In this document, the terms “a” or “an” are used, as is common in patent documents, to include one or more than one, independent of any other instances or usages of “at least one” or “one or more.” In this document, the term “or” is used to refer to a nonexclusive or, such that “A or B” includes “A but not B,” “B but not A,” and “A and B,” unless otherwise indicated. In this document, the terms “including” and “in which” are used as the plain-English equivalents of the respective terms “comprising” and “wherein.” Also, in the following claims, the terms “including” and “comprising” are open-ended, that is, a system, user equipment (UE), article, composition, formulation, or process that includes elements in addition to those listed after such a term in a claim are still deemed to fall within the scope of that claim. Moreover, in the following claims, the terms “first,” “second,” and “third,” etc. are used merely as labels, and are not intended to impose numerical requirements on their objects.

All patents, patent applications, websites, other publications or documents, accession numbers and the like cited herein are incorporated by reference in their entirety for all purposes to the same extent as if each individual item were specifically and individually indicated to be so incorporated by reference. If different versions of a sequence are associated with an accession number at different times, the version associated with the accession number at the effective filing date of this application is meant.

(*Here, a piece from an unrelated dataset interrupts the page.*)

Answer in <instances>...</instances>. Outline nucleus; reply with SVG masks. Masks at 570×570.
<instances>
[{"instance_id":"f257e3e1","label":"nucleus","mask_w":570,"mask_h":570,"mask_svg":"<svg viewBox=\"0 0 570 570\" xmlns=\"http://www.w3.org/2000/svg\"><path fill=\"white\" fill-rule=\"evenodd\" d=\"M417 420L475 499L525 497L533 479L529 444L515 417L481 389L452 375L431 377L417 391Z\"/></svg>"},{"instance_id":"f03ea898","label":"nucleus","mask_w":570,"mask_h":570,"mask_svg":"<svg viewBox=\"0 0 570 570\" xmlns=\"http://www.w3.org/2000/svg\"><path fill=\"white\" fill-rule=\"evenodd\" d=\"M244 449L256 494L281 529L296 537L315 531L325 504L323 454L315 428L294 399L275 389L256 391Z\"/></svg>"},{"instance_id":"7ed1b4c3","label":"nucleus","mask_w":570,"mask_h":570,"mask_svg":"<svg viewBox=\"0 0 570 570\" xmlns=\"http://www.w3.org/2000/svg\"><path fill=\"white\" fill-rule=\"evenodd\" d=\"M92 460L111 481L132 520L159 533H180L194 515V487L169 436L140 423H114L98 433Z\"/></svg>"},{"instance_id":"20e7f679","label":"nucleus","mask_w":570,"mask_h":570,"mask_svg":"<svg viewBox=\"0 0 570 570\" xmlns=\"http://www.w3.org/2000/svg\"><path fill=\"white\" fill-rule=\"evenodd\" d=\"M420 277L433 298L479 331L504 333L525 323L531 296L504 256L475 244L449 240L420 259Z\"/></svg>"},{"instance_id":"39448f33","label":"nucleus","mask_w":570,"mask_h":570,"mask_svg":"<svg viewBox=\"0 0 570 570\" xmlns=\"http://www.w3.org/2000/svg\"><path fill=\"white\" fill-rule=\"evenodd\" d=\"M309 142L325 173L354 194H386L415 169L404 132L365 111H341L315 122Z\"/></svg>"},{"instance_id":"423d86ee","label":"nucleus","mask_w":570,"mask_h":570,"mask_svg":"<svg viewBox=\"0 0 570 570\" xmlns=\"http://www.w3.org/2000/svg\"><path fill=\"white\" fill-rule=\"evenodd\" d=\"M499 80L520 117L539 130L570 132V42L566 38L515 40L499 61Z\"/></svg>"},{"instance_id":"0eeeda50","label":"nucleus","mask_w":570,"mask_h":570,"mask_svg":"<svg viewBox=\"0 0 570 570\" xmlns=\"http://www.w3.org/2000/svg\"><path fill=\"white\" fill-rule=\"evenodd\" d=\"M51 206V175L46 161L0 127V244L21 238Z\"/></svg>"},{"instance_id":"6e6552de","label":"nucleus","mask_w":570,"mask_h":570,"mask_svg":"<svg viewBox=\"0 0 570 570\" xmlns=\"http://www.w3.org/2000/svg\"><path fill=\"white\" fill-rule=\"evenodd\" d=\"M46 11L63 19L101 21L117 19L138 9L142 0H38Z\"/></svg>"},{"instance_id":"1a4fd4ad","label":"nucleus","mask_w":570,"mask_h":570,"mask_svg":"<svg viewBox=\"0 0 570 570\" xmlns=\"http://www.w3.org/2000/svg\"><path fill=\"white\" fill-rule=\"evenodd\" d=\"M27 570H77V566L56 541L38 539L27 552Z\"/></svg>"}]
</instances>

The effective filing date means the earlier of the actual filing date or filing date of a priority application referring to the accession number, if applicable. Likewise, if different versions of a publication, website or the like are published at different times, the version most recently published at the effective filing date of the application is meant, unless otherwise indicated.

While preferred embodiments of the present invention have been shown and described herein, it will be obvious to those skilled in the art that such embodiments are provided by way of example only. It is not intended that the invention be limited by the specific examples provided within the specification. While the invention has been described with reference to the aforementioned specification, the descriptions and illustrations of the embodiments herein are not meant to be construed in a limiting sense. Numerous variations, changes, and substitutions will now occur to those skilled in the art without departing from the invention. Furthermore, it shall be understood that all aspects of the invention are not limited to the specific depictions, configurations or relative proportions set forth herein which depend upon a variety of conditions and variables. It should be understood that various alternatives to the embodiments of the disclosure described herein may be employed in practicing the invention. It is therefore contemplated that the disclosure shall also cover any such alternatives, modifications, variations, or equivalents. It is intended that the following claims define the scope of the invention and that methods and structures within the scope of these claims and their equivalents be covered thereby.

While the foregoing disclosure has been described in some detail by way of illustration and example for purposes of clarity and understanding, it will be clear to one of ordinary skill in the art from a reading of this disclosure that various changes in form and detail can be made without departing from the true scope of the disclosure and may be practiced within the scope of the appended claims. For example, all the methods, systems, computer readable media, and/or component features, steps, elements, or other aspects thereof can be used in various combinations.